Trapped by the present: Estimating long-term impact from A/B experiments
When software companies use A/B tests to evaluate product changes and fail to accurately estimate the long-term impact of such experiments, they risk optimizing for the users they have at the expense of the users they want to have. Brian Karfunkel explains how to estimate an experiments impact over time, thus mitigating this risk and giving full credit to experiments targeted at noncore users.

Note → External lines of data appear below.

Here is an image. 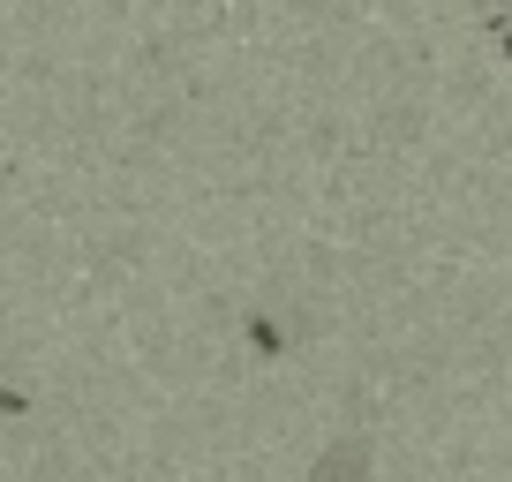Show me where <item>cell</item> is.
Wrapping results in <instances>:
<instances>
[{"label": "cell", "mask_w": 512, "mask_h": 482, "mask_svg": "<svg viewBox=\"0 0 512 482\" xmlns=\"http://www.w3.org/2000/svg\"><path fill=\"white\" fill-rule=\"evenodd\" d=\"M369 460H377V445H369V430H347V437H332V445L317 452V467H309V482H369Z\"/></svg>", "instance_id": "1"}, {"label": "cell", "mask_w": 512, "mask_h": 482, "mask_svg": "<svg viewBox=\"0 0 512 482\" xmlns=\"http://www.w3.org/2000/svg\"><path fill=\"white\" fill-rule=\"evenodd\" d=\"M249 347L256 354H287L294 347V324H279L272 309H256V317H249Z\"/></svg>", "instance_id": "2"}, {"label": "cell", "mask_w": 512, "mask_h": 482, "mask_svg": "<svg viewBox=\"0 0 512 482\" xmlns=\"http://www.w3.org/2000/svg\"><path fill=\"white\" fill-rule=\"evenodd\" d=\"M0 415H31V392H0Z\"/></svg>", "instance_id": "3"}, {"label": "cell", "mask_w": 512, "mask_h": 482, "mask_svg": "<svg viewBox=\"0 0 512 482\" xmlns=\"http://www.w3.org/2000/svg\"><path fill=\"white\" fill-rule=\"evenodd\" d=\"M490 31H497V46H505V61H512V16H490Z\"/></svg>", "instance_id": "4"}]
</instances>
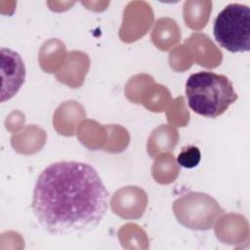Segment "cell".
I'll return each instance as SVG.
<instances>
[{
    "mask_svg": "<svg viewBox=\"0 0 250 250\" xmlns=\"http://www.w3.org/2000/svg\"><path fill=\"white\" fill-rule=\"evenodd\" d=\"M1 102H5L12 99L24 82L25 66L19 53L7 48L1 49Z\"/></svg>",
    "mask_w": 250,
    "mask_h": 250,
    "instance_id": "277c9868",
    "label": "cell"
},
{
    "mask_svg": "<svg viewBox=\"0 0 250 250\" xmlns=\"http://www.w3.org/2000/svg\"><path fill=\"white\" fill-rule=\"evenodd\" d=\"M201 160V152L195 146H184L177 156V162L180 166L191 169L196 167Z\"/></svg>",
    "mask_w": 250,
    "mask_h": 250,
    "instance_id": "5b68a950",
    "label": "cell"
},
{
    "mask_svg": "<svg viewBox=\"0 0 250 250\" xmlns=\"http://www.w3.org/2000/svg\"><path fill=\"white\" fill-rule=\"evenodd\" d=\"M215 40L231 53L250 50V8L247 5L231 3L216 17L213 26Z\"/></svg>",
    "mask_w": 250,
    "mask_h": 250,
    "instance_id": "3957f363",
    "label": "cell"
},
{
    "mask_svg": "<svg viewBox=\"0 0 250 250\" xmlns=\"http://www.w3.org/2000/svg\"><path fill=\"white\" fill-rule=\"evenodd\" d=\"M109 193L94 167L79 161H59L39 175L32 210L49 233L67 235L95 229L108 207Z\"/></svg>",
    "mask_w": 250,
    "mask_h": 250,
    "instance_id": "6da1fadb",
    "label": "cell"
},
{
    "mask_svg": "<svg viewBox=\"0 0 250 250\" xmlns=\"http://www.w3.org/2000/svg\"><path fill=\"white\" fill-rule=\"evenodd\" d=\"M186 96L192 111L209 118L222 115L237 100L231 81L213 71L191 74L186 82Z\"/></svg>",
    "mask_w": 250,
    "mask_h": 250,
    "instance_id": "7a4b0ae2",
    "label": "cell"
}]
</instances>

Talk Title | Trapped by the present: Estimating long-term impact from A/B experiments |
Speakers | Brian Karfunkel (Pinterest) |
Conference | Strata Data Conference |
Conf Tag | Big Data Expo |
Location | San Jose, California |
Date | March 6-8, 2018 |
URL | Talk Page |
Slides | Talk Slides |
Video | |
In many software companies, A/B testing is a central technique for understanding how a product change will affect users. However, experiments are often run for a short time, with the assumption that the effects (or lack of measured effects) will persist over time. The users who are most likely to be in an experiment are those most likely to use the service, so the samples for many A/B tests are biased toward very engaged users. For experiments specifically targeting new or less-engaged users, however, it is both harder to get a sample sufficient to measure effects and to understand how those effects will accumulate over time. For example, when testing out new copy for an email campaign, all users eligible to receive emails would be triggered in immediately; the result of the experiment should give an estimate of the impact for the whole population. On the other hand, testing a new search experience for users who have been dormant for several months can only include users who have been dormant, visited the site, and then performed a search. This set of users may be quite small each week, and it may take many weeks to reach the entire population. Running such an experiment for only a few weeks is unlikely to have the power to detect a reasonably sized effect. Even if an effect is detected, the number of users in the experiment will seem low because it is difficult to estimate the number of users who are not yet in the experiment. Brian Karfunkel details a method for estimating the total population that would be affected by a product change over the course of a quarter, developed at Pinterest. Using data on how many users enter the experiment each day, Pinterest fits models to predict the long-term population that would be affected if it shipped the change and uses that to extrapolate the long-term absolute impact. The tool Pinterest developed to implement this method allows the company to consider many types of experiments on an equal footing, ensuring that it does not just value the many users who come every week but also those who come less regularly.